Tuesday, January 15, 2013

BECOMING WHO WE ARE




When Jesus received his baptism from John at the Jordan River, a voice from heaven proclaimed him as God’s beloved son.  He spent the rest of his earthly life fulfilling that identity.

For Christians, baptism proclaims our identity.  Each is a beloved child of God.  Amid all our diversity, we’re bound by that common reality, given by the triune God who creates us, shapes us in the example of Jesus, and guides us ever more into the identity God gives.  For Episcopalians, the “baptismal covenant” which is important enough to include in the Book of Common Prayer no less than three times (pp. 304-5, and also 292-4 and 416-8) gives an outline of both faith and life in following Christ.

Of course, baptism marks but a beginning.  My first rector/boss used to say, “More is begun than is done.”  Indeed, we spend the rest of our lives developing the great gift of identity bestowed in that sacrament.  But the identity is ours; no matter how much one may try to shake it off (God forbid), nothing can take that away.  Vastly better, sincere Christians become who we are.  Or at least try…and in the trying, begin to succeed.

As it is for the individual Christian, so I believe it is for the Christian community, on every level.  We together are becoming who we are.

For instance, the Anglican Communion used to be something of a worldwide English gentlemen’s club, the British Empire at prayer along with a few add-ons such as in the erstwhile American colonies.  No longer.  We are an international, interracial, globe-spanning community whose typical member, it is said, is a 25-year-old Nigerian woman.  We’ve come a long way from tea and crumpets, even if we’re having a hard time figuring out what that means.

Or The Episcopal Church.  Not The Episcopal Church in the United States, but The Episcopal Church in 17 different nations or regions.  We sing a new church in languages ranging far beyond English, Spanish and French to Navajo, Hmong and Creole.  Over the past four decades, we’ve become far more the “House of Prayer for all people” that the cathedral in Washington proclaimed itself to be.  But what does that suggest in how our church structures itself?  On the role of national—no, I mean “general”—efforts?  Last summer’s General Convention tasked a force to try figuring that out anew.
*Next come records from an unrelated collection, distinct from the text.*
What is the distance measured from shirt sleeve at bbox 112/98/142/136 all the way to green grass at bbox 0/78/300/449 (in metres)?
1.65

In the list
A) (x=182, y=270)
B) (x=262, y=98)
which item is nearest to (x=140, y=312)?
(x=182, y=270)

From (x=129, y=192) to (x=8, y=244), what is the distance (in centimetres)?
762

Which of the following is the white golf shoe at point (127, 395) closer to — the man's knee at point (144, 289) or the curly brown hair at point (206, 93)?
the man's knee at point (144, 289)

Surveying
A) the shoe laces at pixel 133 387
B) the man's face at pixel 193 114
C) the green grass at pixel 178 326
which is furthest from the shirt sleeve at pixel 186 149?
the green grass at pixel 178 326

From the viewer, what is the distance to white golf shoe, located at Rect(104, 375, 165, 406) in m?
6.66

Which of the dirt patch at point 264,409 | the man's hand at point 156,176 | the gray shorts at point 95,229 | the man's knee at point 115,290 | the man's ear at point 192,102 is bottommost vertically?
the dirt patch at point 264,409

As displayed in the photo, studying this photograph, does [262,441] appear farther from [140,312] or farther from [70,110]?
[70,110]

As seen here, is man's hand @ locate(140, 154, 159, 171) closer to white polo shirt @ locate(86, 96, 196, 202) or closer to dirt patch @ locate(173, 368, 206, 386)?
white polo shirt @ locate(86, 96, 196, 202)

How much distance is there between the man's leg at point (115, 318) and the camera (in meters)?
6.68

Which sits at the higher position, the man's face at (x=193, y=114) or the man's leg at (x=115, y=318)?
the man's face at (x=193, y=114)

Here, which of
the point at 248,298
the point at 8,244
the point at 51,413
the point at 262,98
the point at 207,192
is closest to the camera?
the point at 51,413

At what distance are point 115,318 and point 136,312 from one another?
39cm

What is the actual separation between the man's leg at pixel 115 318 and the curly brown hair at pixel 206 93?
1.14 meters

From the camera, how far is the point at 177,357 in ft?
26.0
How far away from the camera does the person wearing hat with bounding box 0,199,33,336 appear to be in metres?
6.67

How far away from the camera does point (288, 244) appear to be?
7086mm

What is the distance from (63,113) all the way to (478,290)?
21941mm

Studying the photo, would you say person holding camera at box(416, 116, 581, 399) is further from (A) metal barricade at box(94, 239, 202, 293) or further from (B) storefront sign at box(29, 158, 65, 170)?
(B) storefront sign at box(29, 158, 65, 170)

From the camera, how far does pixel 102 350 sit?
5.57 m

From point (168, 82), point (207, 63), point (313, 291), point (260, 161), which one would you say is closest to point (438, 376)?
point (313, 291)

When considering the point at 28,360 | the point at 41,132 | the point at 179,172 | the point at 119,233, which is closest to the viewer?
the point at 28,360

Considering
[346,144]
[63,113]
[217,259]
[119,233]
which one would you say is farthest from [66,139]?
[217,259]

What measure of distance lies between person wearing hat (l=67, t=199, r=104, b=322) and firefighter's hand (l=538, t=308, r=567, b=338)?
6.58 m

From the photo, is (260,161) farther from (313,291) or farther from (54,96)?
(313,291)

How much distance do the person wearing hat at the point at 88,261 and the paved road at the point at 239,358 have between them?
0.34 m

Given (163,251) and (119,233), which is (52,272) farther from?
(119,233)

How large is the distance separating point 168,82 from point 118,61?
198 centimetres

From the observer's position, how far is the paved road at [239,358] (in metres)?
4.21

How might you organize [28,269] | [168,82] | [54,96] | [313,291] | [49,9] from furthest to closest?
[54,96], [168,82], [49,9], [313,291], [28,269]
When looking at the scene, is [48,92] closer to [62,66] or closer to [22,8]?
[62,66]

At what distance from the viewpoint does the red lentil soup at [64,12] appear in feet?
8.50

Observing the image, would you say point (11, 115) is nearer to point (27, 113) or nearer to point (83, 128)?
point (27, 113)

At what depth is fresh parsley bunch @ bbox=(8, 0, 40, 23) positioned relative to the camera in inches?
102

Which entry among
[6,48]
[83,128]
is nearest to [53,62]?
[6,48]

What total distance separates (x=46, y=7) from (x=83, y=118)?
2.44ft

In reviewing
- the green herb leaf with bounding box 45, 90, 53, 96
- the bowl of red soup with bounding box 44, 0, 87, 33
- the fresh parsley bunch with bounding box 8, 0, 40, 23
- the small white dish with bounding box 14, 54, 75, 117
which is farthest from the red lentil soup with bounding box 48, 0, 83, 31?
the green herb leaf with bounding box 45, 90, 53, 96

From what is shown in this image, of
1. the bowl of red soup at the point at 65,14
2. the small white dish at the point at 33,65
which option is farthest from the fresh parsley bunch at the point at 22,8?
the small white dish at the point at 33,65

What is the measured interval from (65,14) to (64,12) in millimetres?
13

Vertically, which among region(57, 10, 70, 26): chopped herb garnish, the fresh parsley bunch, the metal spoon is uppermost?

Or the diocese.  My own, Southwestern Virginia, last year reaffirmed its longstanding pledge to challenge and support the creativity of our congregations in Christian growth and global responsibility.”  But we’re still discerning specifically what that means, in how congregations relate to each other and to the diocese as a whole, how precisely the bishop and staff  promote that effort in a time of particularly limited resources and, frankly, a decades-long shift in understanding the practical purpose of a diocese, ironically toward the vision expressed in that decades-old mission statement.  We strive to become who we’ve long said we aim to be.

Isn’t that, in the end, the goal?  To become what God intends for each of us—and all of us—to be?:  A chosen race, a royal priesthood, a holy nation, God’s own people, as I Peter 2 put it, who have a purpose: to “proclaim the mighty acts of him who called you out of darkness into his marvelous light.”